Operators of the largest ship ever to dock in the capital, MSC Cruises cited their decision to call to Dublin Port having cancelled a scheduled anchorage call off Dun Laoghaire Harbour for today was due to positive passenger feedback been so close to the city, allowing more time to spend ashore.

In fact the visit of the 3,200 capacity MSC Splendida is much longer than the average port of call at almost a total of 31 hours berthed alongside Alexandra Basin West. The longest quay for such massive cruiseships was reserved for the port's longest ever cruiseship at 333m. As such this prevented her to swing in the confines of the turning circle hence an arrival astern to berth in the basin.

She departs from the basin's Ocean Pier at 23.00 tonight.

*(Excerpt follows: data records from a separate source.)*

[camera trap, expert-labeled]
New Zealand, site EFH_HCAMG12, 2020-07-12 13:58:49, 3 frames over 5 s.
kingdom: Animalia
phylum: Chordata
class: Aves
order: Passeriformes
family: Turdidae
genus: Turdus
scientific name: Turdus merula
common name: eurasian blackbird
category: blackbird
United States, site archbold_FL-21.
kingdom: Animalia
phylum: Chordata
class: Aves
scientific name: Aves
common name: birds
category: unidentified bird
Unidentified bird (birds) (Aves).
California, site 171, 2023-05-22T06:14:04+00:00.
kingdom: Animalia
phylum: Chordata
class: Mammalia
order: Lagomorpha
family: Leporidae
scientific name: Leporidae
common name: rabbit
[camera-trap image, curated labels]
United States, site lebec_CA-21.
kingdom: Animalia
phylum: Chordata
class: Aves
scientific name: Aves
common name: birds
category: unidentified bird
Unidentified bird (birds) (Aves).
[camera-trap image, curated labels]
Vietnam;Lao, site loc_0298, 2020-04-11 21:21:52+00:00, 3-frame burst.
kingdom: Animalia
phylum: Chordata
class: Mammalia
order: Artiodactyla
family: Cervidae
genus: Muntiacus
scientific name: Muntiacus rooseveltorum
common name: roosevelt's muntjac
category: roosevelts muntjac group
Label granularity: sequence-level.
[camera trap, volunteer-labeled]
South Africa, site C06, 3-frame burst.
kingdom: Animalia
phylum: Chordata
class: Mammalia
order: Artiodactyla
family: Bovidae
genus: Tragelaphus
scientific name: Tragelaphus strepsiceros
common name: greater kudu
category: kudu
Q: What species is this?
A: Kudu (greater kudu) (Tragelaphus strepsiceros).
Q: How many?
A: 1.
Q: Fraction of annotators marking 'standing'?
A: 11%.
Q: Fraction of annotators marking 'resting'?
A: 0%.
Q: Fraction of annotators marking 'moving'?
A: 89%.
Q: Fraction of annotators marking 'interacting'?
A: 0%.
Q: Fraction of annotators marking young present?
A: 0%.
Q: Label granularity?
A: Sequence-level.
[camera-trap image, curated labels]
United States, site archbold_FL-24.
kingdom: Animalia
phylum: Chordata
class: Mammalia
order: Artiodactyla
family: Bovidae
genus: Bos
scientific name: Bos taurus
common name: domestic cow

The decision to change Dublin Bay destination is a double blow to Dun Laoghaire Harbour Company which expressed dismay as this was the second time MSC Cruises have cancelled. The massive cruiseship was to launch the season on 11 May. This would of involved the transfer of passengers ashore by tenders to and from the harbour.

Instead the first caller of a now reduced record-breaking season of 22 callers to Dun Laoghaire was left to Princess Cruises 3,600 passenger Royal Princess which made her maiden call off the harbour last week.

It will be a case of deja-vu not just because of today's MSC Splendida's repeat reverse call but that Royal Princess is to cancel her next call this Sunday off Dun Laoghaire. She is to steer a course across the bay for a first call to Dublin Port with an arrival time from 05.30. 

In the meantime, tonight the 3,900 passenger capacity MSC Splendida is to depart at 23.00 and head northwards to Greenock Cruise Terminal on the Clyde.

The Scottish terminal is where Queen Mary 2 docked today having made her second call in as many years yesterday off Dun Laoghaire Harbour bringing up to 3,000 passengers to visit the borough and beyond.